The cross-marked bullets crashed into red earth and splashed from naked rock all about the Qul-En vehicle. When sparks spat from a flint pebble, the pilot of the mountain-lion realized that there was actual danger here. It could have slaughtered man and dog and sheep by the quiver of a tentacle, but that would have ruined them as specimens. To avoid spoiling specimens it intended to take later, the Qul-En put the mountain-lion shape into a single, magnificent leap. It soared more than a hundred feet up-hill and over the crest at its top; then it was gone.

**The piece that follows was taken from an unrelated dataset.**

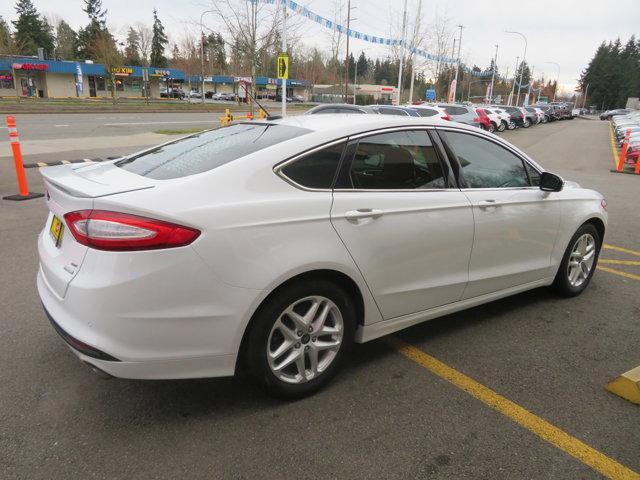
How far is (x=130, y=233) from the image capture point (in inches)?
88.2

Salazar ran barking after the thing at which Antonio had fired, sniffed at the place from which it had taken off. There was no animal smell there at all. He sneezed, and then trotted down again. Antonio lay flat on the ground, his eyes hidden, babbling. He had seen irrefutable proof that the shape of the mountain-lion was actually a fiend from hell.
3
Behind the hill-crest, the Qul-En moved away. It had not given up its plan of selecting specimens from the flock, of course, nor of anatomizing the man and dog. It was genuinely interested too, in the biped's novel method of defense. It dictated its own version of the problems raised, on a tight beam to the wavering, color-changing flame. Why did not the biped prey on the sheep if it could kill them? What was the symbiotic relationship of the dog to the man and the sheep? The three varieties of animal associated freely. The Qul-En dictated absorbed speculations, then it hunted for other specimens. It found a lobo wolf, and killed it, verified that this creature also could be a source of hormones. It slaughtered a chipmunk and made a cursory examination. Its ray-beam had pretty well destroyed the creature's brain-tissue, but by analogy of structure this should be a source also.
In conclusion, the Qul-En made a note via the wavering pin-point of flame that the existence of a hormone-bearing nervous system, centralized in a single mass of hormone-bearing nerve-tissue inside a bony structure, seemed universal among the animals of this planet. Therefore it would merely examine the four other types of large animal it had discovered, and take off to present its findings to the Center of its race. With a modification of the ray-beam to kill specimens without destroying the desired hormone, the Qul-En could unquestionably secure as much as the race could possibly need. Concentrations of the local civilized race in cities should make large-scale collection of the hormone practical unless that civilized race was an exception to the general nervous structure of all animals so far observed.